Dataset rows
<<<<

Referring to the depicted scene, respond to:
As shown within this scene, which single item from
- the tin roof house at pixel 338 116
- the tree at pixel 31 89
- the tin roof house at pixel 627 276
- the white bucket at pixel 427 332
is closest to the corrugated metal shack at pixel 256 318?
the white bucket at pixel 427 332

>>>>

*DIRECTIVE*
Reproduce the entire listing above verbatim, line by line.

*RESULT OF THIS EXERCISE*
Referring to the depicted scene, respond to:
As shown within this scene, which single item from
- the tin roof house at pixel 338 116
- the tree at pixel 31 89
- the tin roof house at pixel 627 276
- the white bucket at pixel 427 332
is closest to the corrugated metal shack at pixel 256 318?
the white bucket at pixel 427 332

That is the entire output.